Your FAQ or support bot handles thousands of similar questions daily.
Deploy a semantic cache (Redis + vector embeddings). Convert every incoming query to an embedding, check similarity against your cache. If similarity > 0.95, return the stored response without calling the LLM at all. For a bot where 60% of queries are repeat intents, this eliminates 6,000 model calls per day — 100% savings on each one.
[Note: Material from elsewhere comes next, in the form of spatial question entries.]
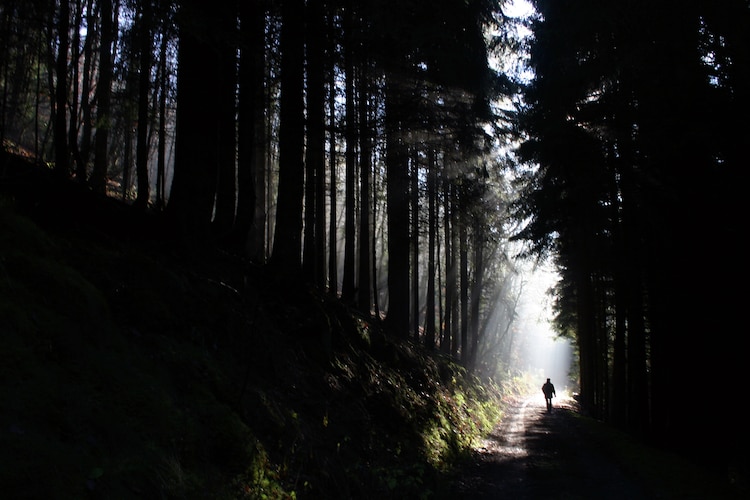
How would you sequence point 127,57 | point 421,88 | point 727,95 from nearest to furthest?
point 727,95, point 127,57, point 421,88

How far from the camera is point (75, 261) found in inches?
221

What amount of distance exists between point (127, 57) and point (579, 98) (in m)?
10.3

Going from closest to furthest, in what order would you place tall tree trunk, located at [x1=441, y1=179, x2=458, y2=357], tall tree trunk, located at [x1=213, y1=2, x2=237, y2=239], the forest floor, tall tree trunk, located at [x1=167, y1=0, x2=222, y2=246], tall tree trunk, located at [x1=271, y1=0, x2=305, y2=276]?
the forest floor
tall tree trunk, located at [x1=167, y1=0, x2=222, y2=246]
tall tree trunk, located at [x1=213, y1=2, x2=237, y2=239]
tall tree trunk, located at [x1=271, y1=0, x2=305, y2=276]
tall tree trunk, located at [x1=441, y1=179, x2=458, y2=357]

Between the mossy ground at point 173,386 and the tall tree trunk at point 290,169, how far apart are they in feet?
2.05

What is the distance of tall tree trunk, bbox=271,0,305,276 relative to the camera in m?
10.3

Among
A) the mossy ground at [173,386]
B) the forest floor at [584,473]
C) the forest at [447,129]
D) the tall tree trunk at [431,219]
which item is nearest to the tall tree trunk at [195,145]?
the forest at [447,129]

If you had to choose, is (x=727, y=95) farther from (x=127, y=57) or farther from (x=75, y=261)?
(x=127, y=57)

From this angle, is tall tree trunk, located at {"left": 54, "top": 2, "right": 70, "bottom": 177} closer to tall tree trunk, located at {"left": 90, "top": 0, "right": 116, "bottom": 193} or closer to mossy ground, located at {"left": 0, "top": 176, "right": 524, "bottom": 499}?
mossy ground, located at {"left": 0, "top": 176, "right": 524, "bottom": 499}

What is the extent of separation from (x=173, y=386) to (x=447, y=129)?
10711 millimetres

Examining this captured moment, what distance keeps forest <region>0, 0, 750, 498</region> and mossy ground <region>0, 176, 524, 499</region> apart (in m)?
0.33

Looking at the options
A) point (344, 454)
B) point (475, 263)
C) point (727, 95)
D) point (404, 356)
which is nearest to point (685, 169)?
point (727, 95)

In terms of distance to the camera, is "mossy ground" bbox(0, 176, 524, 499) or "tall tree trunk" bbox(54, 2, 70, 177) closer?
"mossy ground" bbox(0, 176, 524, 499)

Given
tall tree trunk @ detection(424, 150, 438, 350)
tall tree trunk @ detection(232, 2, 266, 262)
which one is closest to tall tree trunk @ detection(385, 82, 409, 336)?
tall tree trunk @ detection(424, 150, 438, 350)

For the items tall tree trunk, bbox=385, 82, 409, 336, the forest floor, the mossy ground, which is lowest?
the forest floor
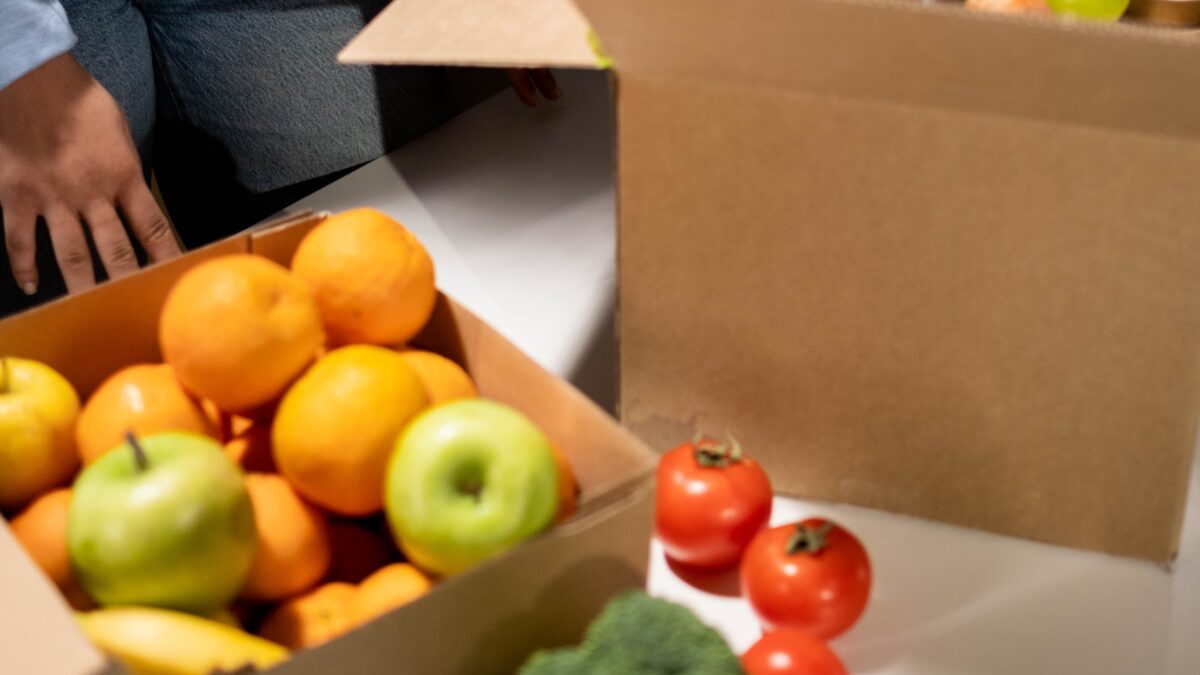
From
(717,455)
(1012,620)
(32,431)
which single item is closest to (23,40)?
(32,431)

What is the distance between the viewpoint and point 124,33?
3.75 ft

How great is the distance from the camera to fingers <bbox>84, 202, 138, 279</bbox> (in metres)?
0.98

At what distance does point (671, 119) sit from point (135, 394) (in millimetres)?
369

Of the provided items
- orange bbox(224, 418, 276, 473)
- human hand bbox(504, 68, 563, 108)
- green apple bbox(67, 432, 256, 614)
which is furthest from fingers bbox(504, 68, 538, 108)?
green apple bbox(67, 432, 256, 614)

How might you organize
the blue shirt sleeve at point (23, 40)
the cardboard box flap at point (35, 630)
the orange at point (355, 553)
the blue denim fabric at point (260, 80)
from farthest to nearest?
the blue denim fabric at point (260, 80) < the blue shirt sleeve at point (23, 40) < the orange at point (355, 553) < the cardboard box flap at point (35, 630)

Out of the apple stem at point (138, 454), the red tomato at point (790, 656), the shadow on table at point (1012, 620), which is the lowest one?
the shadow on table at point (1012, 620)

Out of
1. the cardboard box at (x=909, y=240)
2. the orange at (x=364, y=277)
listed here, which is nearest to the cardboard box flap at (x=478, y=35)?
the cardboard box at (x=909, y=240)

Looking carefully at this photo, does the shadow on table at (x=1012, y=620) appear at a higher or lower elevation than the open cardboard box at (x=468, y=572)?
lower

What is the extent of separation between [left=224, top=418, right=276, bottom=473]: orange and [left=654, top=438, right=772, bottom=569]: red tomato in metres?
0.25

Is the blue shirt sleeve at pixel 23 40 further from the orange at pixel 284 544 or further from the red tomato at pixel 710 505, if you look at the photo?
the red tomato at pixel 710 505

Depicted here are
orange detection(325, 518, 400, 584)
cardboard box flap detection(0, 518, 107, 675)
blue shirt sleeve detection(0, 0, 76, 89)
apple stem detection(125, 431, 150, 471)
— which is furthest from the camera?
blue shirt sleeve detection(0, 0, 76, 89)

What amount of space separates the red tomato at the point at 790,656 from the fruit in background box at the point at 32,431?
0.43m

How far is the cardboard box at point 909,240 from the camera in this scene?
60 centimetres

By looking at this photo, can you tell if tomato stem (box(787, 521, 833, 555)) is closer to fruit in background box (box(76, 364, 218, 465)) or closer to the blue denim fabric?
fruit in background box (box(76, 364, 218, 465))
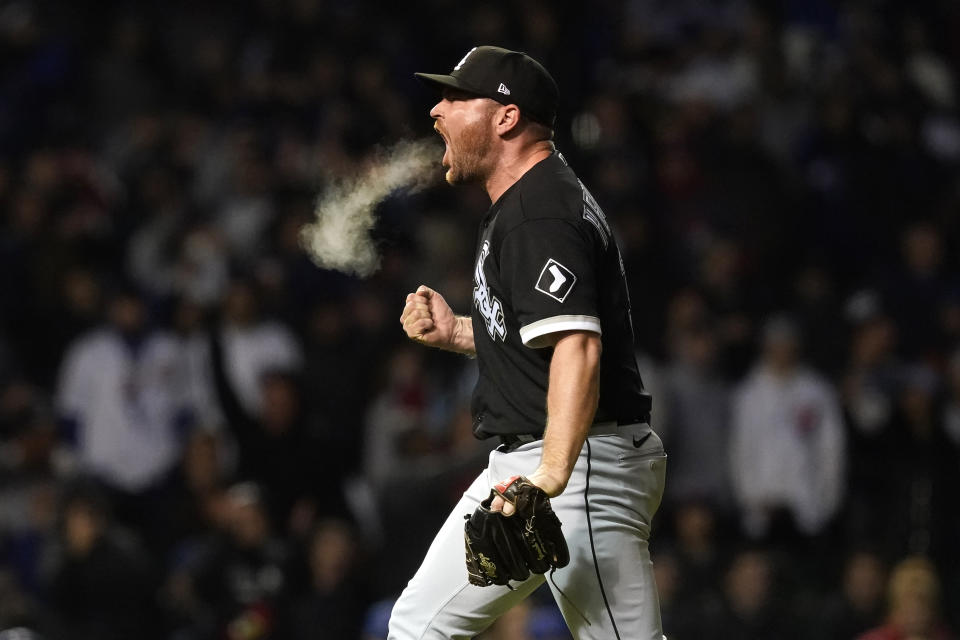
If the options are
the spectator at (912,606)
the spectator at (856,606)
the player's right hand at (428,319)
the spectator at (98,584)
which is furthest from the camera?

You are processing large, messy documents (legal PDFs, technical manuals, compliance reports).
Run LLMLingua compression before sending to the model. A 10,000-token document with boilerplate, footers, and redundant phrasing compresses to 2,500–5,000 tokens at 2–4x ratio. The model often performs better on the compressed version because the noise is gone. An enterprise processing 5B tokens/month on Claude Opus 4.1 at $15/M input saves $56,250/month at 4x compression.

Your RAG pipeline retrieves too many chunks per query and costs are ballooning.
Switch from fixed-size chunking (512 tokens) to semantic chunking. Fixed chunks split documents at arbitrary boundaries, forcing the retrieval system to pull multiple fragments to answer one question. Semantic chunks align to natural topic boundaries, so you retrieve one cohesive chunk instead of three fragments. Token cost per retrieval drops ~50%, accuracy improves ~28%.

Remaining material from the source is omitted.